Valcartier, Quebec — The quality of the Valcartier Garrison water table has been monitored through rigorous testing for some years. One of these monitoring tests revealed traces of a new contaminant, perchlorate, in well no. 4, which supplies 20% of the base's potable water.
Following the detection of this contaminant in the groundwater, base authorities immediately informed Health Canada, the Quebec public health branch, Environment Canada, the Quebec department of the environment, the municipality of Shannon and Quebec City.
Water is fit for consumption
According to Major Éric Lefrançois, officer in charge of engineering, 0.11 micrograms per litre of water was found in the Garrison's well no. 4. Since Canada does not have standards to monitor perchlorate, the Garrison referred to US regulations. In California, where the law is the strictest, a quantity of 6 micrograms per litre of potable water is acceptable. Thus, a sample of 0.11 micrograms is not a health concern.
Maj. Lefrançois also notes that well no. 4 supplies 20% of the Garrison's potable water. The other 80% comes from the main well, well no. 7. "When the entire water system is tested (both wells together), no traces of perchlorate are found." According to experts at Health Canada and the Quebec public health branch, the water is of very high quality and is fit for consumption.

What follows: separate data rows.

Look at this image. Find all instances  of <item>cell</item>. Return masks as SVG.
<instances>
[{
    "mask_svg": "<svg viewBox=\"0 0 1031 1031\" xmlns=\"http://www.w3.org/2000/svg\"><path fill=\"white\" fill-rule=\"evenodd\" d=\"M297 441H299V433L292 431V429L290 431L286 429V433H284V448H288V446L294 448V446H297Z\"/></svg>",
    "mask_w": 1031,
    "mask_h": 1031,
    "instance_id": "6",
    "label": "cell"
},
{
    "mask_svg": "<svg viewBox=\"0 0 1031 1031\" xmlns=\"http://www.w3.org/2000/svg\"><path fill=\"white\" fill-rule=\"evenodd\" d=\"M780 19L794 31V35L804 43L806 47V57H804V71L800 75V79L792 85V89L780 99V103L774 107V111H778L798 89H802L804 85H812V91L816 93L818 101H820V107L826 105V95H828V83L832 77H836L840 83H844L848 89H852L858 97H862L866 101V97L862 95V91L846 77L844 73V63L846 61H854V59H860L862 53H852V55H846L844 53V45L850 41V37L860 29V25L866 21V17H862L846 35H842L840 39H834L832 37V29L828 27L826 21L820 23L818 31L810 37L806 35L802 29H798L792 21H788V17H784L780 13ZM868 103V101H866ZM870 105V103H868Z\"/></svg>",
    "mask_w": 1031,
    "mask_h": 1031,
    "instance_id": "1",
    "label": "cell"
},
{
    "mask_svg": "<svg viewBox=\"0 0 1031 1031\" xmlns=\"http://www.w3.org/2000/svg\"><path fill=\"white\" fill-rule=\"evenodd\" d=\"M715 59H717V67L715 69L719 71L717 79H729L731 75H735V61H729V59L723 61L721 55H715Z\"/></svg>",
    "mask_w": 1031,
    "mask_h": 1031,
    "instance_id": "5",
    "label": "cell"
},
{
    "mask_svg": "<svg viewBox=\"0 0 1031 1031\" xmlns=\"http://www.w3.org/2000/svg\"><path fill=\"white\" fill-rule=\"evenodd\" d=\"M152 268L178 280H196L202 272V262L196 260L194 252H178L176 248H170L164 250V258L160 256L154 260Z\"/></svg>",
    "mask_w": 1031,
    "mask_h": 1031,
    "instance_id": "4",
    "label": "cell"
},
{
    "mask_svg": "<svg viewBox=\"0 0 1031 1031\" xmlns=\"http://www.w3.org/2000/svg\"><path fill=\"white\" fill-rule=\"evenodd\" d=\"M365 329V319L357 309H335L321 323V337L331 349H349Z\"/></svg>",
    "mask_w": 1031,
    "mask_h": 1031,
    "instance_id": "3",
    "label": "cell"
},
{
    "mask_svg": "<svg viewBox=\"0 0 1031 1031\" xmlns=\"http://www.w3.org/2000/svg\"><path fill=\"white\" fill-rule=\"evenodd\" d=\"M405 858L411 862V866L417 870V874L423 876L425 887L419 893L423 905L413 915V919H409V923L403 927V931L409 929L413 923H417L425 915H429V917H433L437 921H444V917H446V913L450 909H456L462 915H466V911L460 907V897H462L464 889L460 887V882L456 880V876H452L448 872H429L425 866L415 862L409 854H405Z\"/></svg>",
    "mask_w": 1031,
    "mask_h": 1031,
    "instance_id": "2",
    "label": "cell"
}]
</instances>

For soldiers who, during exercises, fill their canteens in the small rivers and streams in the training areas, Lieutenant Marie-Claude Gagné, public affairs officer at Valcartier Garrison, notes that "perchlorate is a salt that dissolves quickly in water, is barely absorbed by the soil and so does not remain at the surface. The chances of drinking perchlorate in surface water are very slim."
To minimize the risk of exposure to bacteria, it is always preferable, unless there is no choice, to drink water from streams with a good current, where rocks naturally filter the water.
Perchlorate is the main ingredient in the propellant used in some rockets such as the CRV7s on F-18s. It is also used in the production of fireworks and matches. The Department of National Defence used this product in greater quantities 30 years ago. Today, Defence Research and Development Canada - Valcartier uses very little perchlorate: only 3 to 4 kilos in 2004. A process that recovers more than 99% of perchlorate particle residue has been in use since 2000.